Onde mais vemos a palavra latina praeclarus? Nós a vemos duas vezes no Cânon Romano – o Cânon que define o rito romano, e foi vítima da marginalização derivada da opcionalidade, prova a descontinuidade e ruptura entre a liturgia legada pela tradição e a que foi fabricada após o Vaticano II. Primeiro, nós a ouvimos na consagração do cálice: tomando em Sua Santas e Veneráveis mãos este preclaro cálice (hunc praeclarum calicem). Então nós a ouvimos imediatamente depois: por isso, ó Senhor, nós vossos servos e também vosso povo santo… oferecemos à Vossa Resplandecente Majestade (praeclarae maiestati tuae) esta Hóstia Pura, Hóstia Santa, Hóstia Imaculada, este Pão Santo da Vida Eterna e o Cálice da perpétua salvação.
Não é por acaso que o mesmo Salmo XV usa o cálice como símbolo da provisão generosa de Deus para o seu povo: Dominus pars haereditatis meae, et calicis mei: tu es qui restitues haereditatem meam mihi (Senhor, vós sois a minha parte de herança e meu cálice; vós tendes nas mãos o meu destino. Sl. XV,5).
Analisando a palavra calix com o uso duplo da palavra praeclarus, o Cânon Romano não apenas ecoa o Salmo XV, mas reza uma das orações favoritas dos primeiros cristãos, como vemos nos Atos dos Apóstolos, nos lembrando assim a natureza de nossa herança litúrgica. Ela não perfaz um conjunto estático e desatualizado de livros, nem deriva do acaso ou de meras intenções humanas, mas é uma tradição viva que “começa” no Logos de Deus e culmina no Logos feito carne, nosso Eterno Sumo Sacerdote que guia a Sua Igreja para a Plenitude da Verdade pelo dom do Espírito Santo. Nossa boa herança é o rico conteúdo de um cálice derramado em maior medida sobre Adão, Abel, Abraão, Melquisedeque, Davi, o culto no Templo, os primeiros dies Domini (domingos) e os séculos fé católica, quando a liturgia cresceu de uma semente de mostarda para uma grande árvore em cujos ramos as aves do céu, isto é, os santos anjos, se alojam (cf. Lc XIII,19).
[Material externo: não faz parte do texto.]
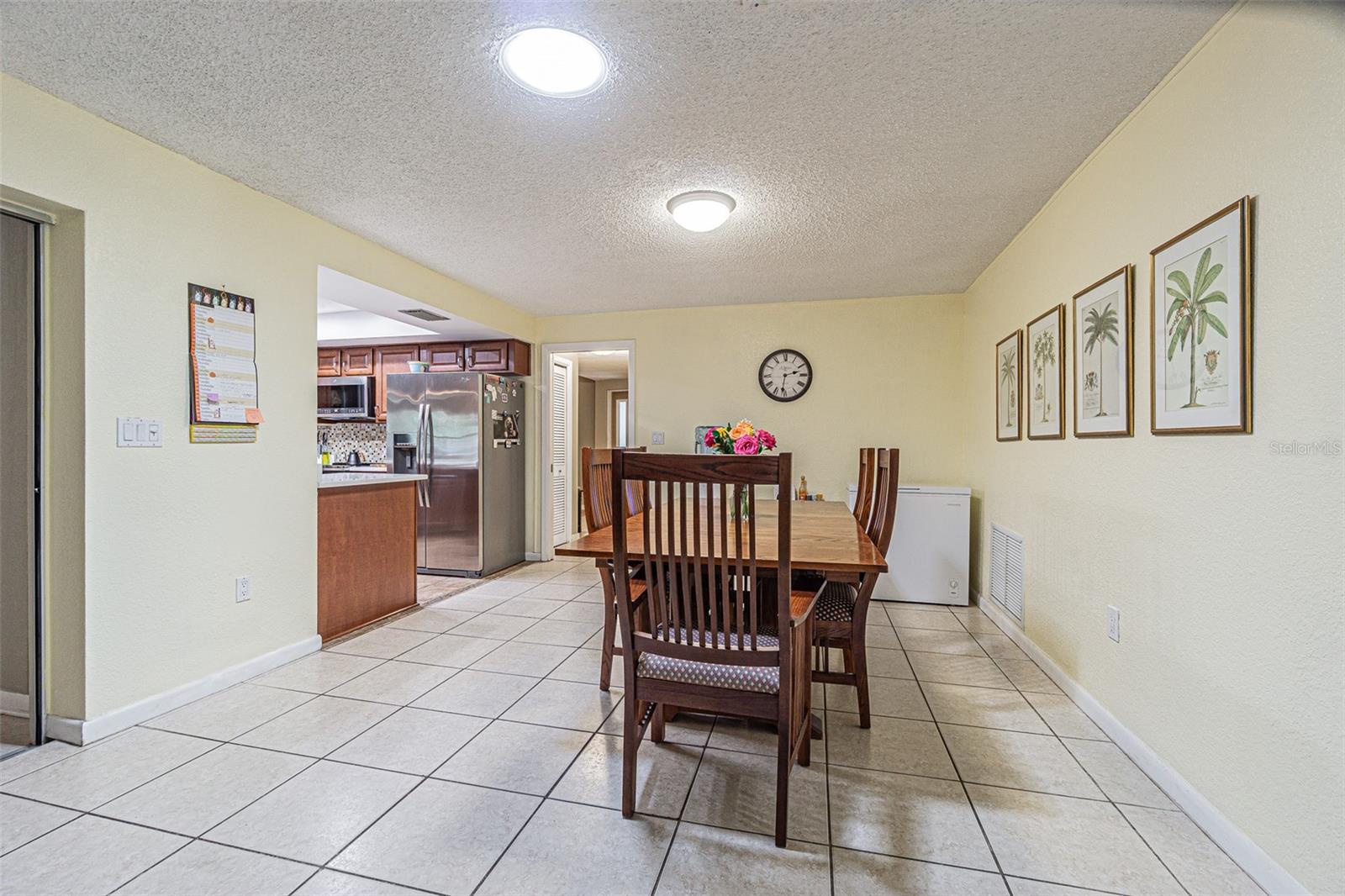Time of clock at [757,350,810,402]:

Como Joseph Ratzinger costumava dizer, não somos os produtos acidentais do acaso, mas a prole deliberada da intenção divina; o Universo é criado com o Logos reinando sobre a matéria e o caos. O mesmo é verdade para a liturgia. Ela também não é um produto acidental de mudanças, mas o produto da Providência; seu caminho, que emerge em Israel, cruza o mundo grego-romano e depois o bárbaro, vem do Logos, reinando acima dos assuntos humanos. Essa é, em última instância, a razão dos tradicionalistas rejeitarem a “reforma litúrgica”: ela por si constitui uma rejeição da compreensão unânime de como a liturgia existe, foi recebida e é transmitida através dos tempos.